On Memorial Day (once known as Decoration Day--a day to commemorate the war dead and place flowers, flags, etc. on their graves), I visited the cemetery where my parents are buried, did some clean up, and placed flowers and a flag.
The flag almost didn't make its way to the gravesite.
After fighting mosquitoes away while doing the clean up, taking photographs of the flowers on the grave to share with family, I was all ready to leave the cemetery and return to my Memorial Day holiday break. As I drove out of the cemetery, I remembered I hadn't stopped by the cemetery office to get a flag for the gravesite. I turned around, stopped by the office, picked up a flag, and drove back into the cemetery to place a flag on the grave.
Why did I do it? Why did I have to go back for the flag?
My father was a veteran of World War II and Korea. My grandfather was a veteran of World War I. Their service under this flag transformed not only their lives, but the life of this nation.
African-American soldiers who lived in the segregated American South experienced a new level of learning and insight when they traveled around the world "fighting for democracy." These men and women left behind a society in which they could not vote, could not use many government buildings without incident, and could not receive the common courtesies extended to adults of their age and station.
Despite this,they were drafted into military service and most of them performed very well. When they returned home, these veterans were much less inclined the silently accept the second hand treatment much of American society offered them. The Red Summer of 1919
and the Civil Rights Movement of the 1950s and 1960s grew largely out of their refusal to accomodate themselves to the unfairness of segregation after having served and risked their lives overseas for the nation.

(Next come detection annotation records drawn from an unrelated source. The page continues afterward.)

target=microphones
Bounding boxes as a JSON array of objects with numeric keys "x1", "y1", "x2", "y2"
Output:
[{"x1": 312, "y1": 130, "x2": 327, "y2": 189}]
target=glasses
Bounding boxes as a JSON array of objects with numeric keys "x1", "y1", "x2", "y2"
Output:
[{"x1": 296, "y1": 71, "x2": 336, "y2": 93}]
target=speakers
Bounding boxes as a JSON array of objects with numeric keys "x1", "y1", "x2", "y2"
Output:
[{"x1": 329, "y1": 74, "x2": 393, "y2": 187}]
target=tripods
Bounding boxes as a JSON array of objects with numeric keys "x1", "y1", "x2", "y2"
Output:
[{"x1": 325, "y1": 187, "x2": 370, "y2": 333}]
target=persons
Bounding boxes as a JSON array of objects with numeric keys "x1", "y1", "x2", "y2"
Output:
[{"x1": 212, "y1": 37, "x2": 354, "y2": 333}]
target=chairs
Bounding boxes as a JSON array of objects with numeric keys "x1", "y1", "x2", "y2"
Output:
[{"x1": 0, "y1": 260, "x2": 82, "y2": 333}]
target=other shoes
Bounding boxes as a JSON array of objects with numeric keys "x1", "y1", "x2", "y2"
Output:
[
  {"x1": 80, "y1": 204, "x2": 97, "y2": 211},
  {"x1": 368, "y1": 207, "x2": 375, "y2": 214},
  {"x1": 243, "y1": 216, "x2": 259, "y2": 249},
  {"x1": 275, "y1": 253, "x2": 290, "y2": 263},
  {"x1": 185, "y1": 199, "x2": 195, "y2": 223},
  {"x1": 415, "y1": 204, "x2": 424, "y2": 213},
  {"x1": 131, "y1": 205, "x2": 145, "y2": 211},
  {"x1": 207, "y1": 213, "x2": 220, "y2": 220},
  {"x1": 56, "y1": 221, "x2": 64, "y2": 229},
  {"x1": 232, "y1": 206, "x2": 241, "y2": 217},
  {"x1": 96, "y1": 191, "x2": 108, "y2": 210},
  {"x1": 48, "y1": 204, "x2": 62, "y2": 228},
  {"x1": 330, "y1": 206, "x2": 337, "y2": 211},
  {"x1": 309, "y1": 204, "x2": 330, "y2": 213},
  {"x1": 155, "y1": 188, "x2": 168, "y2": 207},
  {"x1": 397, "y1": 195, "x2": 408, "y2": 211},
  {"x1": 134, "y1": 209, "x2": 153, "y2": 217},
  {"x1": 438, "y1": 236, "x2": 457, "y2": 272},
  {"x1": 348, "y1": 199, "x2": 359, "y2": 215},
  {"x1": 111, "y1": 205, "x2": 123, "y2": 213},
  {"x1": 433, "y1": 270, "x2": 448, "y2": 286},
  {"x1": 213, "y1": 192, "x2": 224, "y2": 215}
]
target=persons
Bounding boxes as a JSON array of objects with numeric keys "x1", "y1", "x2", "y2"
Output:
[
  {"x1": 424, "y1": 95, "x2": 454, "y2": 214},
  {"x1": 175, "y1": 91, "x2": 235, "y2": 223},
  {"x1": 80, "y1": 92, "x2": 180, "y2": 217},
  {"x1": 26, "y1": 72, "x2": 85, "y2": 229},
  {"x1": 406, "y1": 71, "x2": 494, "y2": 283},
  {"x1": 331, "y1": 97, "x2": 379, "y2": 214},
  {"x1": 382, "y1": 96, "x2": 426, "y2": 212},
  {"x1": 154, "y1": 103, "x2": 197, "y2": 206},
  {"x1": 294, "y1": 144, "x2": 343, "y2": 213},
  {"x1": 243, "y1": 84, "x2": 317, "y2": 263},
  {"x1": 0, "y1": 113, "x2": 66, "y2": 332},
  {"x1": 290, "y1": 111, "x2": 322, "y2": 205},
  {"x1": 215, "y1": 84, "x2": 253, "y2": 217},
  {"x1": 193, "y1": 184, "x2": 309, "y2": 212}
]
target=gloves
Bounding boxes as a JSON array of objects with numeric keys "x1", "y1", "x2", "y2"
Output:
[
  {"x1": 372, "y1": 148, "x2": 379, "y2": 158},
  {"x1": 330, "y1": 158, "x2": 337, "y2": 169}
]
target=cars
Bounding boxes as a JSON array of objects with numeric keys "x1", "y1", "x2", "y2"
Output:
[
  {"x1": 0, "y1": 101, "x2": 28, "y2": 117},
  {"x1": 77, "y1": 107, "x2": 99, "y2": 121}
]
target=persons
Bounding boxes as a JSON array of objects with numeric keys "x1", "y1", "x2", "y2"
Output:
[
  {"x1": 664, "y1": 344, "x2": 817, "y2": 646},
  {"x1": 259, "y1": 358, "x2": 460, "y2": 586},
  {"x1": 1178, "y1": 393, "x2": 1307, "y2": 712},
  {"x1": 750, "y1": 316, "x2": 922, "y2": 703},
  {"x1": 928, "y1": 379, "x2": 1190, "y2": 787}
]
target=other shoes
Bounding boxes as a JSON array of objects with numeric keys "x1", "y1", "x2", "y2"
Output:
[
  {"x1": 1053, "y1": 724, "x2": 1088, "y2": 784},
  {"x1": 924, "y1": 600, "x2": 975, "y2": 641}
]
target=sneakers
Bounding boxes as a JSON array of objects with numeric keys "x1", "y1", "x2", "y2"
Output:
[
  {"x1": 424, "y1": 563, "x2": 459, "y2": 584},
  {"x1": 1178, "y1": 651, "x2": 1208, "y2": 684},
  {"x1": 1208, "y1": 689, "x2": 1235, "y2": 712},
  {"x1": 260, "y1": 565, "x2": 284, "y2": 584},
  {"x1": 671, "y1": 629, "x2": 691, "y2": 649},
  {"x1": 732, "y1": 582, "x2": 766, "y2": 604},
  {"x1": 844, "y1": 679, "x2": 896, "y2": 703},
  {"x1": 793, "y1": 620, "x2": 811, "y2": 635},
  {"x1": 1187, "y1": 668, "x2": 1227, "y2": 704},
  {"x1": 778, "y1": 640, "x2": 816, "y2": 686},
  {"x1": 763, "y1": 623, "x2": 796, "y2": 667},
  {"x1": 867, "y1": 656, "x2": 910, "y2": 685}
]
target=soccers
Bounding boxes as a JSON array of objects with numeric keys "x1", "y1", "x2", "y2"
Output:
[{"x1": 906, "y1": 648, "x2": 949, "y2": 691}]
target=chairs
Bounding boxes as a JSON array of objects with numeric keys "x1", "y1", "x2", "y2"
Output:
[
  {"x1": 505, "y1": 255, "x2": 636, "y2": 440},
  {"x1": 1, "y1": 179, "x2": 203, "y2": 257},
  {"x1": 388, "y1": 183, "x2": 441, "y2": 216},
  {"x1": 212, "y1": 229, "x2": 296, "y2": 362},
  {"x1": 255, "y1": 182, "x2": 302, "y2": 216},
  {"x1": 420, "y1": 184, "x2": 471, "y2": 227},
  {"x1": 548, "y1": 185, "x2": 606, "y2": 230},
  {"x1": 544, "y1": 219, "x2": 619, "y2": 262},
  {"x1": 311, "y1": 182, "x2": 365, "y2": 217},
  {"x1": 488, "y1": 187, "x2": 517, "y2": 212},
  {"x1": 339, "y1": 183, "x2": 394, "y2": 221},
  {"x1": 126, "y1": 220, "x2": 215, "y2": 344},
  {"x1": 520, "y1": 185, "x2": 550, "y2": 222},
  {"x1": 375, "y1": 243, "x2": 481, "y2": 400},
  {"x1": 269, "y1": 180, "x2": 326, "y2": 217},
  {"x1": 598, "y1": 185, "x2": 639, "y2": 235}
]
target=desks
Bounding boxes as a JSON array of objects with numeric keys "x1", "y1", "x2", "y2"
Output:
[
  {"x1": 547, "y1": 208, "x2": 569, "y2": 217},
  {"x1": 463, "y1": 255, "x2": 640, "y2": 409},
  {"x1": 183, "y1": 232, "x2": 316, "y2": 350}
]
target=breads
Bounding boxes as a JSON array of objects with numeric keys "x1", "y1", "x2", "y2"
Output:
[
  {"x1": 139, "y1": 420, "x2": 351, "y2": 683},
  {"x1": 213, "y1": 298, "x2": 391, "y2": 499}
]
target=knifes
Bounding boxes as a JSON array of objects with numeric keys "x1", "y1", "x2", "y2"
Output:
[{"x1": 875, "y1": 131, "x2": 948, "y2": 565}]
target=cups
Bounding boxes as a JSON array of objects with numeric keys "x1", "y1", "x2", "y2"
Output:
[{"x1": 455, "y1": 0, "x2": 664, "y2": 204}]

It was because they believed in the concept of what the flag represented that these veterans were assured of the rightness of their case. Many of them never forgot that generations of their ancestors worked to build wealth in this country, even though those ancestors did not properly benefit from their labor. These veterans knew they were as "American" as anyone else, perhaps even more so than many. Racism did not--nor does it now--change the truth of their belief. The racist beliefs of certain people never cancelled these veterans' contributions, their service, or their worthiness of military honor. In fact, it was the moral and physical courage of these veterans (and others) that led the way in transforming American society into more of what it should have been.
That's why I had to go back for the flag.